I'm a CS Student and I've implemented the Convex Non-Negative Matrix Factorization (Convex-NMF) Algorithm for a project.
Now, for "classic" NMF algorithms, you get an approximation:
$$ \mathbf{A} \approx \mathbf{WH} $$
with the goal is to minimize
$$ \| \mathbf{A-WH} \|_F^2 $$
which, according to [1] can be written as $$ \| \mathbf{A-WH} \|_F^2 = trace(\mathbf{A^TA}) - 2*trace(\mathbf{H^TW^TA}) + trace(\mathbf{H^TW^TWH}) $$
I've tried to understand it, and apply it to Convex-NMF, where the approximation is written as $\mathbf{X} \approx \mathbf{XWG^T}$
So I thought that: $$ \| \mathbf{x-XWG^T} \|_F^2 = trace(\mathbf{X^TX}) - 2*trace(\mathbf{X^TXWG^T}) + trace(\mathbf{X^TXWW^TGG^T}) $$
where $$ \mathbf{X} \in \mathbb{R}^{m\times n}, \quad \mathbf{W,G} \in \mathbb{R}^{n\times k} $$ (and some more constraints, that don't matter here).

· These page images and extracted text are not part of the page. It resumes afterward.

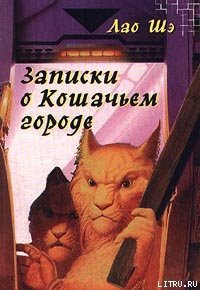 Лао Шэ

Записки о Кошачьем городе

LITRU.RU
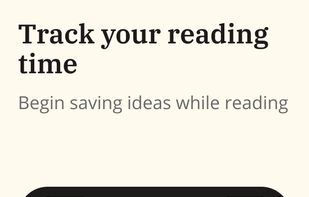 Track your reading time

Begin saving ideas while reading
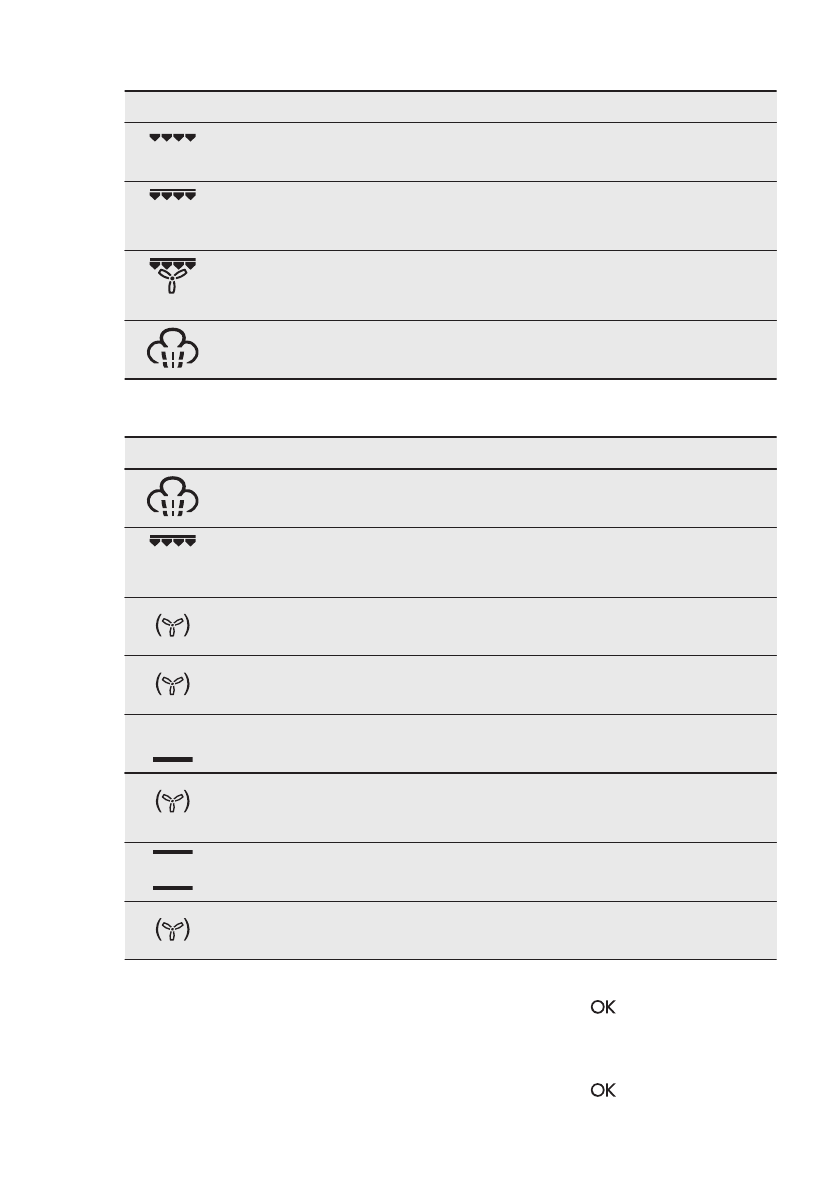 OK

OK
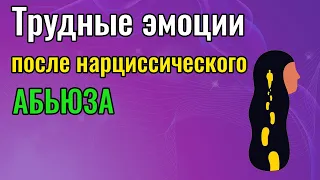 Трудные эмоции
после нарциссического
АБЬЮЗА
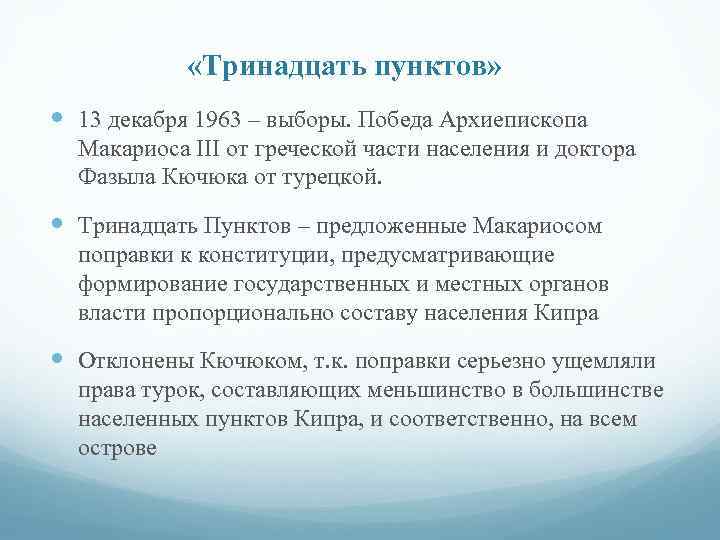 «Тринадцать пунктов»

13 декабря 1963 – выборы. Победа Архиепископа Макариоса III от греческой части населения и доктора Фазыла Кючюка от турецкой.

Тринадцать Пунктов – предложенные Макариосом поправки к конституции, предусматривающие формирование государственных и местных органов власти пропорционально составу населения Кипра

Отклонены Кючюком, т.к. поправки серьезно ущемляли права турок, составляющих меньшинство в большинстве населенных пунктов Кипра, и соответственно, на всем острове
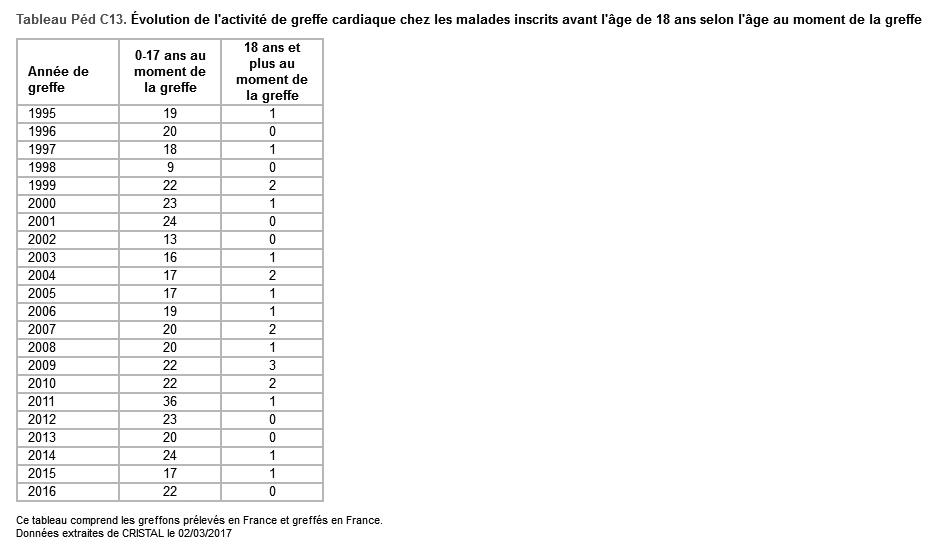 Tableau Péd C13. Évolution de l'activité de greffe cardiaque chez les malades inscrits avant l'âge de 18 ans selon l'âge au moment de la greffe

| Année de greffe | 0-17 ans au moment de la greffe | 18 ans et plus au moment de la greffe |
|---|---|---|
| 1995 | 19 | 1 |
| 1996 | 20 | 0 |
| 1997 | 18 | 1 |
| 1998 | 9 | 0 |
| 1999 | 22 | 2 |
| 2000 | 23 | 1 |
| 2001 | 24 | 0 |
| 2002 | 13 | 0 |
| 2003 | 16 | 1 |
| 2004 | 17 | 2 |
| 2005 | 17 | 1 |
| 2006 | 19 | 1 |
| 2007 | 20 | 2 |
| 2008 | 20 | 1 |
| 2009 | 22 | 3 |
| 2010 | 22 | 2 |
| 2011 | 36 | 1 |
| 2012 | 23 | 0 |
| 2013 | 20 | 0 |
| 2014 | 24 | 1 |
| 2015 | 17 | 1 |
| 2016 | 22 | 0 |

Ce tableau comprend les greffons prélevés en France et greffés en France.
Données extraites de CRISTAL le 02/03/2017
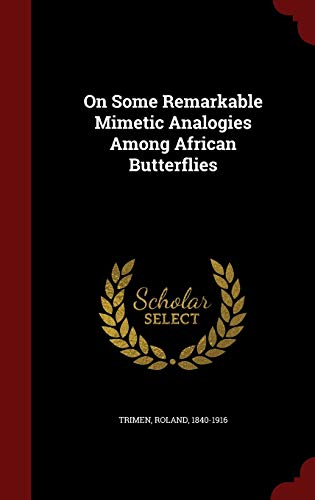 On Some Remarkable Mimetic Analogies Among African Butterflies

Scholar SELECT

TRIMEN, ROLAND, 1840-1916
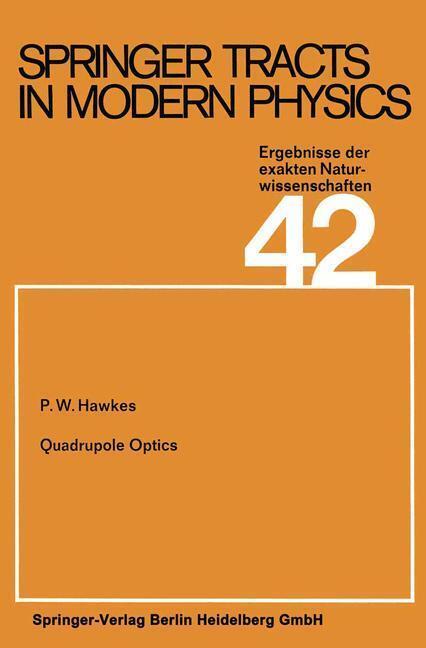 SPRINGER TRACTS IN MODERN PHYSICS

Ergebnisse der exakten Naturwissenschaften

42

P. W. Hawkes

Quadrupole Optics

Springer-Verlag Berlin Heidelberg GmbH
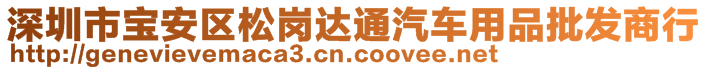 深圳市宝安区松岗达通汽车用品批发商行
http://genevievemaca3.cn.coovee.net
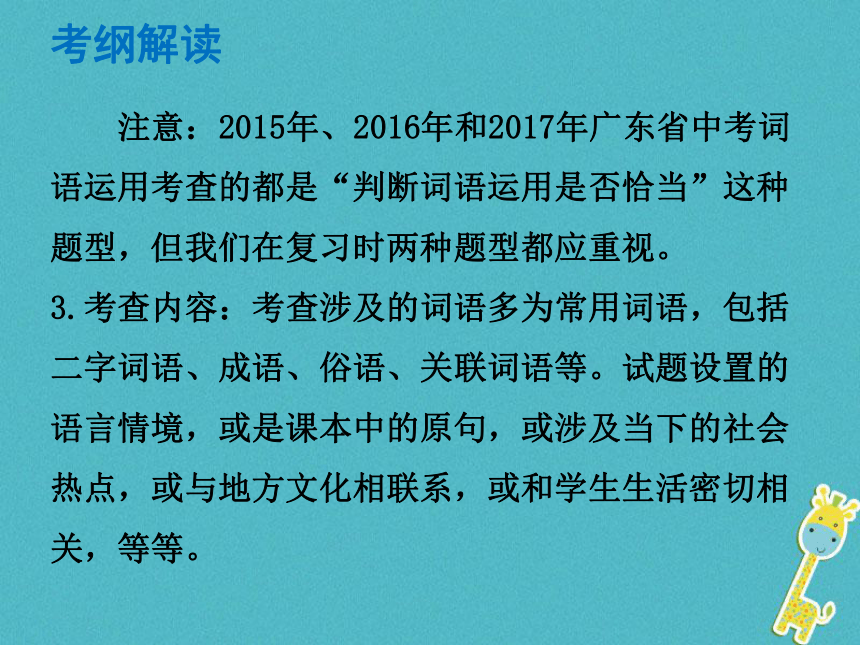 考纲解读

注意：2015年、2016年和2017年广东省中考词语运用考查的都是“判断词语运用是否恰当”这种题型，但我们在复习时两种题型都应重视。

3.考查内容：考查涉及的词语多为常用词语，包括二字词语、成语、俗语、关联词语等。试题设置的语言情境，或是课本中的原句，或涉及当下的社会热点，或与地方文化相联系，或和学生生活密切相关，等等。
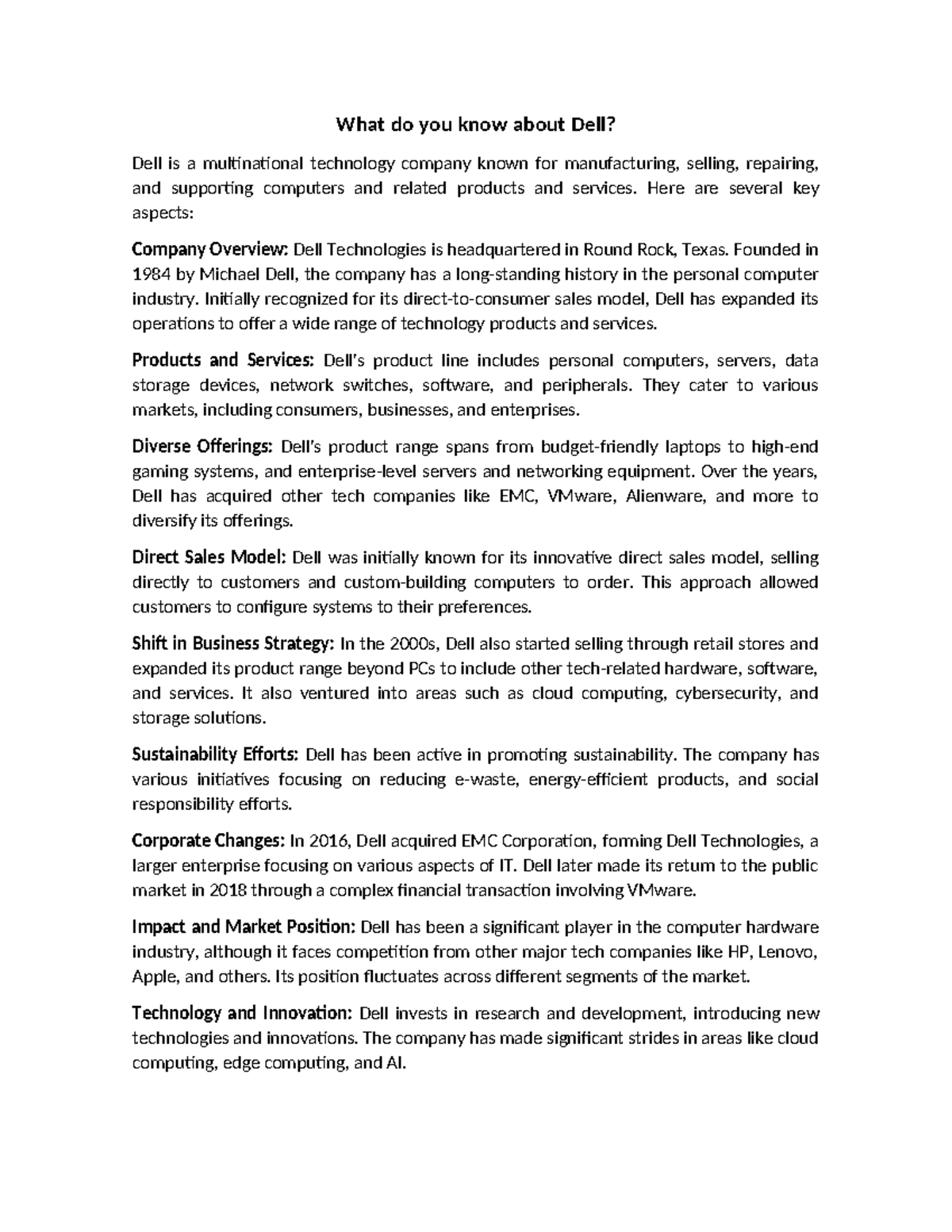 What do you know about Dell?

Dell is a multinational technology company known for manufacturing, selling, repairing, and supporting computers and related products and services. Here are several key aspects:

Company Overview: Dell Technologies is headquartered in Round Rock, Texas. Founded in 1984 by Michael Dell, the company has a long-standing history in the personal computer industry. Initially recognized for its direct-to-consumer sales model, Dell has expanded its operations to offer a wide range of technology products and services.

Products and Services: Dell's product line includes personal computers, servers, data storage devices, network switches, software, and peripherals. They cater to various markets, including consumers, businesses, and enterprises.

Diverse Offerings: Dell's product range spans from budget-friendly laptops to high-end gaming systems, and enterprise-level servers and networking equipment. Over the years, Dell has acquired other tech companies like EMC, VMware, Alienware, and more to diversify its offerings.

Direct Sales Model: Dell was initially known for its innovative direct sales model, selling directly to customers and custom-building computers to order. This approach allowed customers to configure systems to their preferences.

Shift in Business Strategy: In the 2000s, Dell also started selling through retail stores and expanded its product range beyond PCs to include other tech-related hardware, software, and services. It also ventured into areas such as cloud computing, cybersecurity, and storage solutions.

Sustainability Efforts: Dell has been active in promoting sustainability. The company has various initiatives focusing on reducing e-waste, energy-efficient products, and social responsibility efforts.

Corporate Changes: In 2016, Dell acquired EMC Corporation, forming Dell Technologies, a larger enterprise focusing on various aspects of IT. Dell later made its return to the public market in 2018 through a complex financial transaction involving VMware.

Impact and Market Position: Dell has been a significant player in the computer hardware industry, although it faces competition from other major tech companies like HP, Lenovo, Apple, and others. Its position fluctuates across different segments of the market.

Technology and Innovation: Dell invests in research and development, introducing new technologies and innovations. The company has made significant strides in areas like cloud computing, edge computing, and AI.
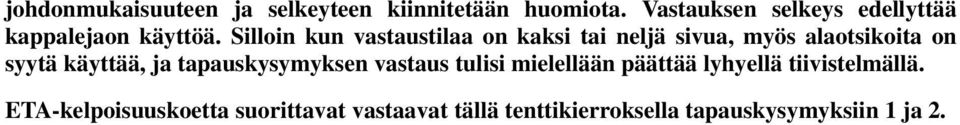 johdonmukaisuuteen ja selkeyteen kiinnitetään huomiota. Vastauksen selkeys edellyttää kappalejaon käyttöä. Silloin kun vastaustilaa on kaksi tai neljä sivua, myös alaotsikoita on syytä käyttää, ja tapauskysymyksen vastaus tulisi mielellään päättää lyhyellä tiivistelmällä.

ETA-kelpoisuuskoetta suorittavat vastaavat tällä tenttikierroksella tapauskysymyksiin 1 ja 2.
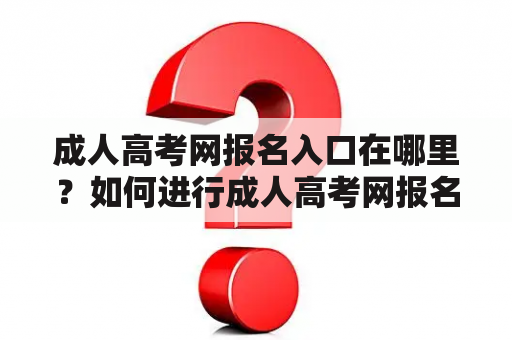 成人高考网报名入口在哪里？如何进行成人高考网报名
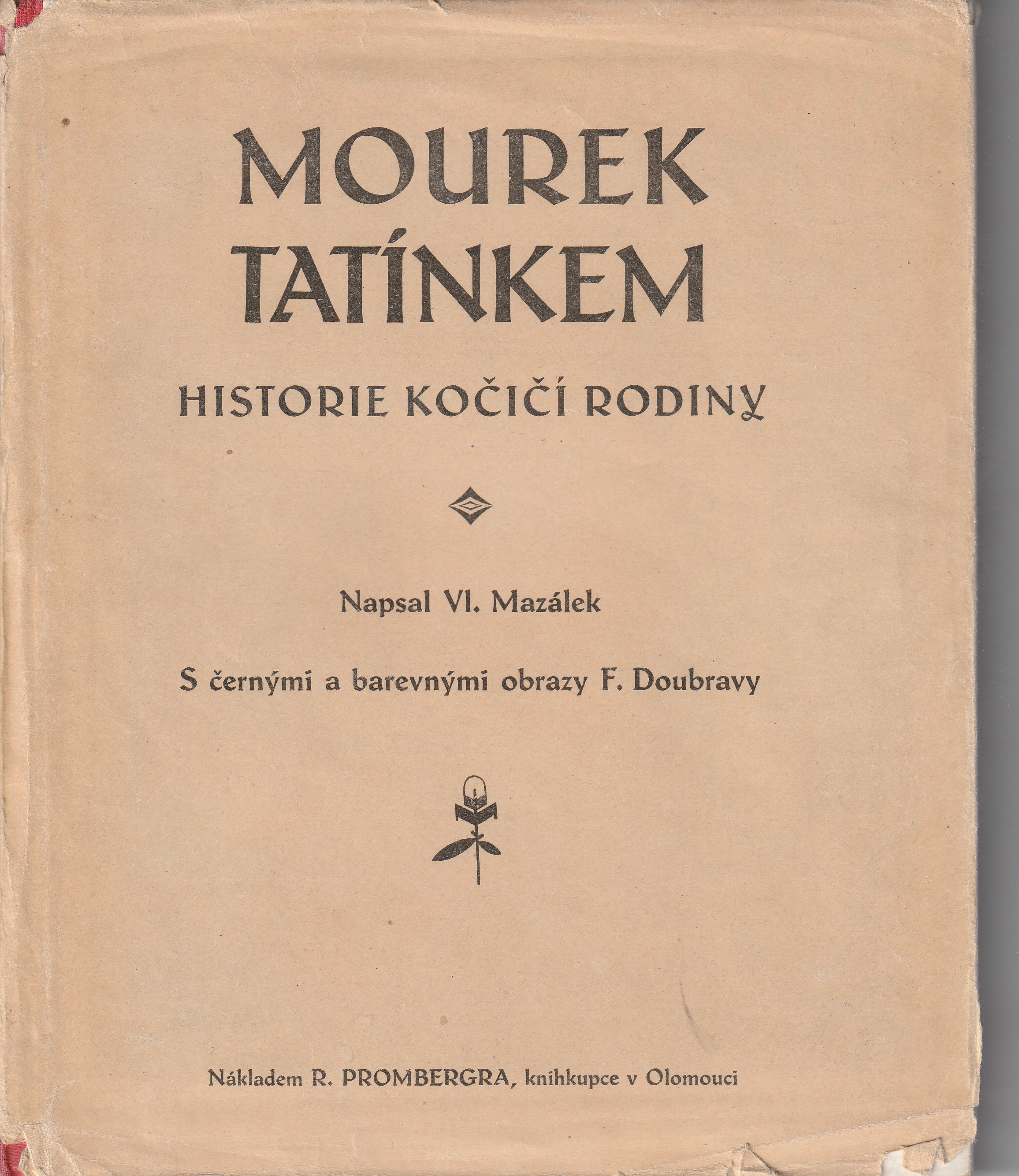 MOUREK TATÍNKEM

HISTORIE KOČIČÍ RODINY

Napsal Vl. Mazálek

S černými a barevnými obrazy F. Doubravy

Nákladem R. PROMBERGRA, knihkupce v Olomouci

Well, the result I get is wrong, so I guess I messed up the math somewhere (which isn't my strong suit).
[1] Amy N. Langville, Michael W. Berry, Murray Browne, V. Paul Pauca, and Robert J. Plemmons. Al- gorithms and applications for approximate nonnegative matrix factorization. Computational Statistics and Data Analysis, 52(1):155–173, 2007.
We calculate $$ \DeclareMathOperator{\tr}{trace} \|X - XWG^T\|_F^2 = \\ \tr[(X - XWG^T)^T(X - XWG^T)] =\\ \tr(X^TX) - 2\tr(X^TXWG^T) + \tr(GW^TX^TXWG^T) $$ Note, however, that order matters in that last term.